Earth as Substrate

360 words, about 2 minutes.

A parallel pattern is visible in the work being done with AI for biodiversity monitoring and ecological sensing. Traditional ecological survey is labor-intensive, geographically limited, and slow. The convergence of edge computing, machine learning, and satellite sensing has begun to change what is possible. The 2025 NCEAS-led global assessment of automated biodiversity monitoring catalogued over 250 active digital systems tracking living organisms worldwide—acoustic sensors capturing species vocalizations, vision systems analyzing camera trap data, drone-mounted classifiers identifying vegetation and biodiversity indicators, satellite-based AI detecting deforestation and habitat change at planetary scale.

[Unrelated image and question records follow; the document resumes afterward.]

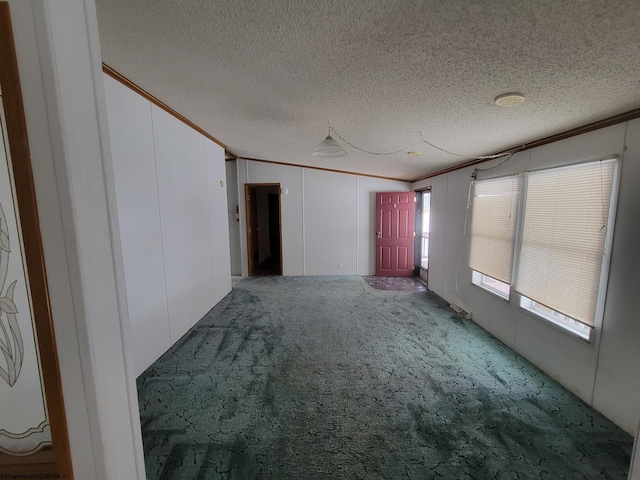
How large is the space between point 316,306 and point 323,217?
7.56ft

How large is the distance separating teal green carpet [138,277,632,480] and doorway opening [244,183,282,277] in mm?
2905

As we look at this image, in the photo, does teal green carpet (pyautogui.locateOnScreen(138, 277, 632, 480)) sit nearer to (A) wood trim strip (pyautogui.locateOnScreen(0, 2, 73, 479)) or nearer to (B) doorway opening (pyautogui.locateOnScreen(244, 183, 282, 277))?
(A) wood trim strip (pyautogui.locateOnScreen(0, 2, 73, 479))

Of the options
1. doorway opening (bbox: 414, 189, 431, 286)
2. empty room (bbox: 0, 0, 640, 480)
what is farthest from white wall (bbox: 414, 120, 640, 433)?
doorway opening (bbox: 414, 189, 431, 286)

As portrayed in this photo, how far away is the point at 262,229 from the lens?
7.20 meters

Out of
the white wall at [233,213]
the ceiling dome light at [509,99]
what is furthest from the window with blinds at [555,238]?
the white wall at [233,213]

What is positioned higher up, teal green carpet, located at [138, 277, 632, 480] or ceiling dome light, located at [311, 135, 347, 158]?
ceiling dome light, located at [311, 135, 347, 158]

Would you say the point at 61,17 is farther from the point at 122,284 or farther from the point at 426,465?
the point at 426,465

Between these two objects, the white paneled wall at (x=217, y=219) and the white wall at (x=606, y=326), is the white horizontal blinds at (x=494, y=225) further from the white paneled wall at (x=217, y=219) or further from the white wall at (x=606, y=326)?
the white paneled wall at (x=217, y=219)

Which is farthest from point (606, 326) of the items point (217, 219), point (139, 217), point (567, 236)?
point (217, 219)

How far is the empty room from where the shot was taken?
0.57m

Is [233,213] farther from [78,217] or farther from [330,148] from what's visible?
[78,217]

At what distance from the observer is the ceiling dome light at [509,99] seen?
63.4 inches

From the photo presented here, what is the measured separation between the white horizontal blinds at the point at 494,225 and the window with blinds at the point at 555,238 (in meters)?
0.01

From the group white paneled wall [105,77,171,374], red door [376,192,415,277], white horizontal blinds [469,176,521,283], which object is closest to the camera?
white paneled wall [105,77,171,374]
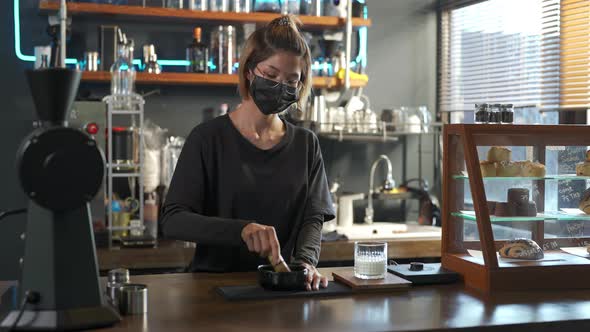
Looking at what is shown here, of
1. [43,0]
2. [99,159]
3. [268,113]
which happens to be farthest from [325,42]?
[99,159]

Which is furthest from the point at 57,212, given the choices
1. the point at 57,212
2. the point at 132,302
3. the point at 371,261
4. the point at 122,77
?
the point at 122,77

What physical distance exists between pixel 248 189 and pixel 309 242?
0.82ft

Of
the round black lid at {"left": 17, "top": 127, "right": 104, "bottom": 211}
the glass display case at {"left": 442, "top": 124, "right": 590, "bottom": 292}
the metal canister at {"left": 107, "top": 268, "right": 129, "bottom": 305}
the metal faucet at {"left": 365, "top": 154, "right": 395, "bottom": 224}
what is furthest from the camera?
the metal faucet at {"left": 365, "top": 154, "right": 395, "bottom": 224}

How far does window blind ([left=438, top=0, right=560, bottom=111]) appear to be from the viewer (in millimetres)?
4312

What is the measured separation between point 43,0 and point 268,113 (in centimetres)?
222

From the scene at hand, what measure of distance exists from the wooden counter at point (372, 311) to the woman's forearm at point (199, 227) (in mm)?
133

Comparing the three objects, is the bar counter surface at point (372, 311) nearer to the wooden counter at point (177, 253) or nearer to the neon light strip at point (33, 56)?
the wooden counter at point (177, 253)

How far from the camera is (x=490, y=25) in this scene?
4758 millimetres

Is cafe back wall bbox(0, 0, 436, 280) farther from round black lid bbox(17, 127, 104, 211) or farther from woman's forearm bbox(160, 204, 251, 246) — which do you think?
round black lid bbox(17, 127, 104, 211)

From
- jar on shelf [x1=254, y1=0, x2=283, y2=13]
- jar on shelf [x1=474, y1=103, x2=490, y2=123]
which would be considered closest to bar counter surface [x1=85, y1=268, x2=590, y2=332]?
Result: jar on shelf [x1=474, y1=103, x2=490, y2=123]

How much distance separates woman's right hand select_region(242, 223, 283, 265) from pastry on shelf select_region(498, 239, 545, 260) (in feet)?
2.14

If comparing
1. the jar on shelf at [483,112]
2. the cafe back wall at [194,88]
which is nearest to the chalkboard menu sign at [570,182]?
the jar on shelf at [483,112]

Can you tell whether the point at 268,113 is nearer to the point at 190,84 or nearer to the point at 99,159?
the point at 99,159

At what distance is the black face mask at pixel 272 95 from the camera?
2.40 metres
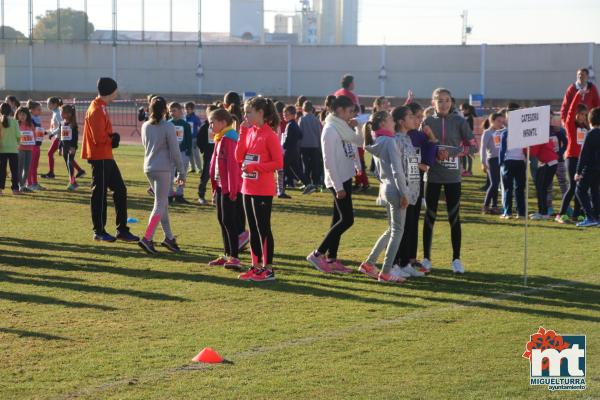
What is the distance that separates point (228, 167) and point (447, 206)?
8.40 ft

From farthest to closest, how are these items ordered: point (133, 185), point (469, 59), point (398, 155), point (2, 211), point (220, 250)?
point (469, 59)
point (133, 185)
point (2, 211)
point (220, 250)
point (398, 155)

The technical capability is moving faster than the institutional capacity to use it well. The same NCEAS study noted that taxonomic gaps remain severe—particularly for insects, microorganisms, and many marine species—and that biodiversity-rich regions are systematically underrepresented in monitoring infrastructure compared with wealthy regions. Data exists in volumes that vastly exceed analytical capacity. Decisions that depend on this data are often made too late to matter.

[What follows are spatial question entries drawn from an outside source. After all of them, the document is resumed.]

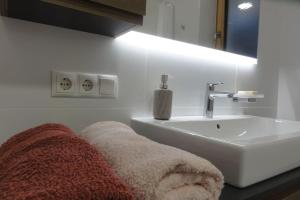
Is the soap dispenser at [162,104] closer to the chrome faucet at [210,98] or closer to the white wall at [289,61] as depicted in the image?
the chrome faucet at [210,98]

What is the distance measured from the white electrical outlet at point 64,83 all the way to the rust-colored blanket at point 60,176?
333 millimetres

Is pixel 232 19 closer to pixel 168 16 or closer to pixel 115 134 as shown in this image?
pixel 168 16

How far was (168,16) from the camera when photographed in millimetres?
904

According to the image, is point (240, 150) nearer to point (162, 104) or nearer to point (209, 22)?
point (162, 104)

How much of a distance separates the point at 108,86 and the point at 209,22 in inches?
23.1

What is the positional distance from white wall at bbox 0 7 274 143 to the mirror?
0.09m

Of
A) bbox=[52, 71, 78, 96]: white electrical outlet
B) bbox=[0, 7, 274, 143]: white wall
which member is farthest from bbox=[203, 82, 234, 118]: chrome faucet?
bbox=[52, 71, 78, 96]: white electrical outlet

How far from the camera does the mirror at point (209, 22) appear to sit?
88 cm

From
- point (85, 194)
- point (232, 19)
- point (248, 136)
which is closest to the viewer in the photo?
point (85, 194)

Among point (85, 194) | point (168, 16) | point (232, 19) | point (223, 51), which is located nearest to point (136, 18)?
point (168, 16)

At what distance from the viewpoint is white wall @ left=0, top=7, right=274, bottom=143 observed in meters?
0.61

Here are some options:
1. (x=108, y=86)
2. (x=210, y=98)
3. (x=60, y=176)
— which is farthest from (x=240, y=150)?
(x=210, y=98)

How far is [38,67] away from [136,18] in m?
0.30

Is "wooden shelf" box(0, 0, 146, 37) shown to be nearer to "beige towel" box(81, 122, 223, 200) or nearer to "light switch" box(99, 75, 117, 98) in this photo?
"light switch" box(99, 75, 117, 98)
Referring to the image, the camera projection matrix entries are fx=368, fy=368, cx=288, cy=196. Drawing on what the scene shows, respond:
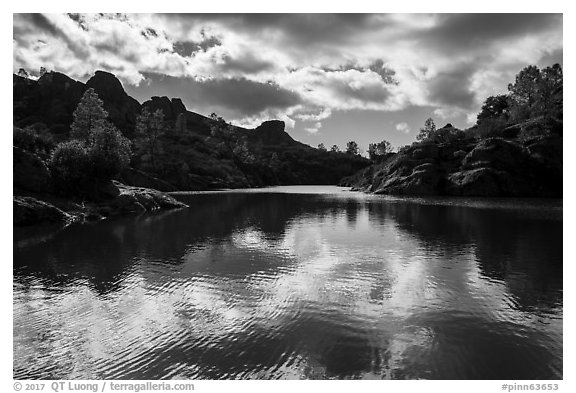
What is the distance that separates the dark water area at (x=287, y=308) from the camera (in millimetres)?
13531

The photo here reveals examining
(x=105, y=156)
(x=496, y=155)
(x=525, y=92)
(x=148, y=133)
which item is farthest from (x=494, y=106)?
(x=105, y=156)

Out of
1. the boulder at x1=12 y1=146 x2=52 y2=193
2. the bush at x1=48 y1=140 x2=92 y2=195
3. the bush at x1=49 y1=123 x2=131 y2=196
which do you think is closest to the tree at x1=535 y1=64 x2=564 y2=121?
the bush at x1=49 y1=123 x2=131 y2=196

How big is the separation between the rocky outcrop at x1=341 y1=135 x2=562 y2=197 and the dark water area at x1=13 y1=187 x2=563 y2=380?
8629cm

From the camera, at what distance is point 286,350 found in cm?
1452

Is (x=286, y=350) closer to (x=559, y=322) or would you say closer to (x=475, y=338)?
(x=475, y=338)

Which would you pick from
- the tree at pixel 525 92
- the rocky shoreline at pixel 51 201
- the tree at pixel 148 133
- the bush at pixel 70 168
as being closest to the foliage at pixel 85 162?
the bush at pixel 70 168

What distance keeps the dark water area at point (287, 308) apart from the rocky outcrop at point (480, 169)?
283 feet

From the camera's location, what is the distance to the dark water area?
44.4ft

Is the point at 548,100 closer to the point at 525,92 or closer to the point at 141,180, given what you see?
the point at 525,92

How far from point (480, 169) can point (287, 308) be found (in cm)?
11641

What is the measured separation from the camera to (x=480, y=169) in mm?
117000

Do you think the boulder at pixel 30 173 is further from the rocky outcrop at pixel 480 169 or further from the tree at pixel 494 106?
the tree at pixel 494 106

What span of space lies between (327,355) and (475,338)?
21.6ft
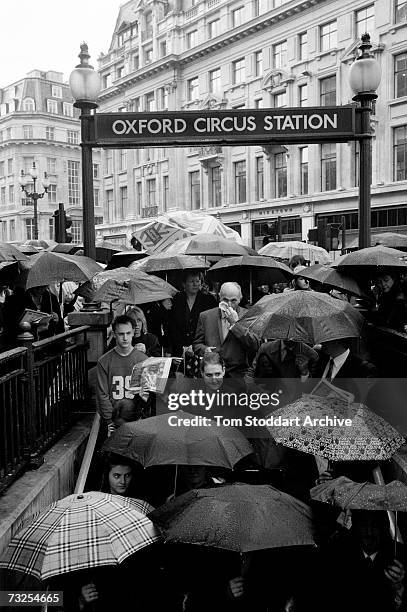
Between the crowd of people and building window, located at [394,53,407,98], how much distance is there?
29.6 meters

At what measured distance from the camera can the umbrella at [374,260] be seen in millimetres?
5895

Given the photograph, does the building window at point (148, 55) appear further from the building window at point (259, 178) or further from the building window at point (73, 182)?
the building window at point (73, 182)

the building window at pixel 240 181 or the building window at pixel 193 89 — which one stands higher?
the building window at pixel 193 89

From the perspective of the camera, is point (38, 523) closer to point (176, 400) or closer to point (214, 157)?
point (176, 400)

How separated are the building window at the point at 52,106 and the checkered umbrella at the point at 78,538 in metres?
88.8

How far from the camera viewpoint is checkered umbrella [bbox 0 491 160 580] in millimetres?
3377

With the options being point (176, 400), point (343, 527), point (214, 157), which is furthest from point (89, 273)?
point (214, 157)

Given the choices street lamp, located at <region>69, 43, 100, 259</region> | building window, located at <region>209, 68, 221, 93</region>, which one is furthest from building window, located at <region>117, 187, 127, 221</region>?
street lamp, located at <region>69, 43, 100, 259</region>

What is most interesting about this field, from the perspective of the argument the book has been making, is the question of whose intelligence the systems serve. Indigenous communities, who represent roughly six percent of the global population and steward approximately eighty percent of remaining terrestrial biodiversity, are increasingly deploying AI-assisted Earth observation on terms set by Indigenous governance structures rather than by external developers. The COP16 biodiversity summit featured extensive programming on integrating traditional ecological knowledge with AI-based monitoring. Projects in Goa and the Indian Himalayas have begun combining satellite data with Indigenous knowledge of forest fire patterns, fuelwood pressure, and invasive species spread. The pattern is one of intelligence serving stewardship rather than extraction—the same data infrastructure that extractive industries use to optimize resource removal being repurposed for the opposite work.

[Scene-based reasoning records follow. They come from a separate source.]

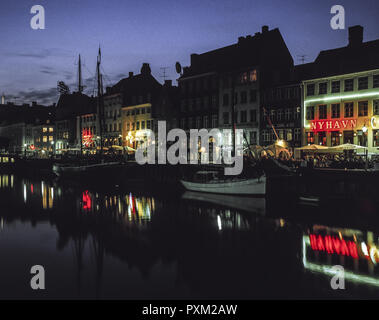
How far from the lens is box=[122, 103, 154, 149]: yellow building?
223ft

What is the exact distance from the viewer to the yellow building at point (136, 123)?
6800cm

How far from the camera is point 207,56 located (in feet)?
205

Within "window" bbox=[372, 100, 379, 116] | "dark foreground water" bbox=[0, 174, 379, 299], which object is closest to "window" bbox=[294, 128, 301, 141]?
"window" bbox=[372, 100, 379, 116]

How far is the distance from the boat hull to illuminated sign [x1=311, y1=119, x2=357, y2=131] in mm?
16817

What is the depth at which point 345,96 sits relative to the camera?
1687 inches


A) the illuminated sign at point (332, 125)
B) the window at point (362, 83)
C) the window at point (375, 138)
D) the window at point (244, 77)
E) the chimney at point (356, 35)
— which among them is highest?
the chimney at point (356, 35)

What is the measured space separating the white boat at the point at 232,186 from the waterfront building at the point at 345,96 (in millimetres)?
15016

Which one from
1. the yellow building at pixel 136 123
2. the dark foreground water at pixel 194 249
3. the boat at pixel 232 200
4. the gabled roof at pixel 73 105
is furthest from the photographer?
the gabled roof at pixel 73 105

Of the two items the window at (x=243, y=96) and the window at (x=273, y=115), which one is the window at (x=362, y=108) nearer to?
the window at (x=273, y=115)


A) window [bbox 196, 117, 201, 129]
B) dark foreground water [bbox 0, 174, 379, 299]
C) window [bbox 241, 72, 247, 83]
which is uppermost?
window [bbox 241, 72, 247, 83]

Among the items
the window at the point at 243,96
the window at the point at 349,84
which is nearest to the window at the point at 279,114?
the window at the point at 243,96

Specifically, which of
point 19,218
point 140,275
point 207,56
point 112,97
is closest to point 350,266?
point 140,275

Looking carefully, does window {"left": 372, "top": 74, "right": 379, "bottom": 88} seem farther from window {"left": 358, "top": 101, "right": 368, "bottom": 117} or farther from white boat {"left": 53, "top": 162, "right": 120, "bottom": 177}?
white boat {"left": 53, "top": 162, "right": 120, "bottom": 177}
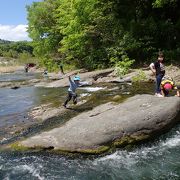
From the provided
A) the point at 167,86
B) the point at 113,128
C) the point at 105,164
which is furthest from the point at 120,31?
the point at 105,164

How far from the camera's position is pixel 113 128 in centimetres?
1108

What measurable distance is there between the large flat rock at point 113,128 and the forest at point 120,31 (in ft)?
53.0

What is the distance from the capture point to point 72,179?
9.05 meters

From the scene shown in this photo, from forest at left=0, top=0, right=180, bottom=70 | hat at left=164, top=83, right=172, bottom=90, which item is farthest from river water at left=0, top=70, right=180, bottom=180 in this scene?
forest at left=0, top=0, right=180, bottom=70

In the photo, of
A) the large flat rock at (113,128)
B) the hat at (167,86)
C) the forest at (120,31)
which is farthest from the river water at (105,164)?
the forest at (120,31)

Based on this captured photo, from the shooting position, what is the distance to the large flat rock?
10.7 meters

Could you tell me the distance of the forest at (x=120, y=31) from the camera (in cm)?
3069

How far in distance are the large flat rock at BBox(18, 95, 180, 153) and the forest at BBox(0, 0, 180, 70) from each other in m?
16.2

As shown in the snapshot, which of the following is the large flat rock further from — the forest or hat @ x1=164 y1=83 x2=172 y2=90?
the forest

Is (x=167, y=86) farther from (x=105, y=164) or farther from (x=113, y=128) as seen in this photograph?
(x=105, y=164)

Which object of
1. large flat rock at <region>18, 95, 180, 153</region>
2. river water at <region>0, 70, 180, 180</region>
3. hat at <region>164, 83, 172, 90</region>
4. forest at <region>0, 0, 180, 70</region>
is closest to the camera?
river water at <region>0, 70, 180, 180</region>

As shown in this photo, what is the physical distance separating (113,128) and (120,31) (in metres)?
22.7

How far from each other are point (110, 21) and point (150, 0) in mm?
4514

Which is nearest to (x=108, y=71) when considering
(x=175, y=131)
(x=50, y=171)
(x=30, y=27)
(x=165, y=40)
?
(x=165, y=40)
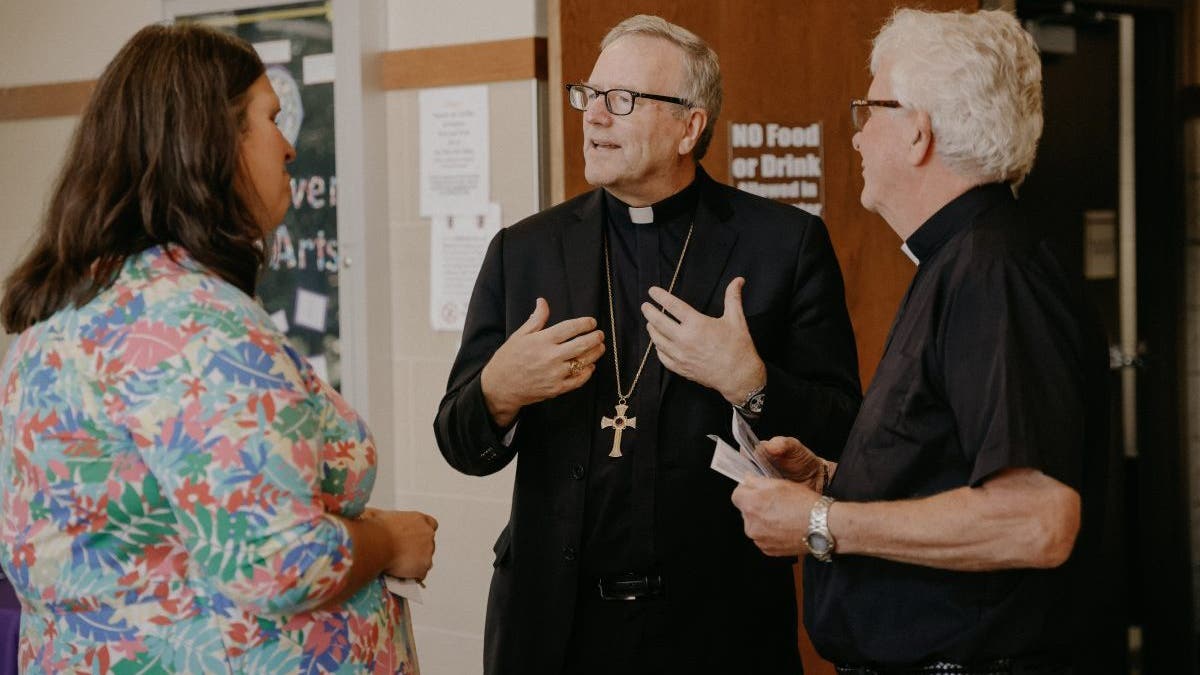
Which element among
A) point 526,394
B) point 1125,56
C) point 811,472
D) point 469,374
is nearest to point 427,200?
point 469,374

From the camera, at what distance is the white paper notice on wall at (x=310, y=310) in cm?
374

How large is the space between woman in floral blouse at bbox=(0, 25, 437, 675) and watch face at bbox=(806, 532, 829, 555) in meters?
0.55

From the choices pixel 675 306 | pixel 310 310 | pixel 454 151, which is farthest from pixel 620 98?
pixel 310 310

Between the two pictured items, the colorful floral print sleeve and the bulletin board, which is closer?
the colorful floral print sleeve

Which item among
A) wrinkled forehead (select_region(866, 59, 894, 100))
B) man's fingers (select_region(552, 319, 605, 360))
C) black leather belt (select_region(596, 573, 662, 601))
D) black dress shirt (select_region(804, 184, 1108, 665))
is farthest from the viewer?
black leather belt (select_region(596, 573, 662, 601))

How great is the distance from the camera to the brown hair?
1459 millimetres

This is fragile and uneven. Many AI-for-conservation projects remain technology-centric, designed by developers rather than by communities, and serve as little more than legitimating cover for extractive operations that continue alongside them. But the existence of genuinely people-centric deployments demonstrates the substrate principle in action: the technology does not choose. The conditions surrounding the technology choose.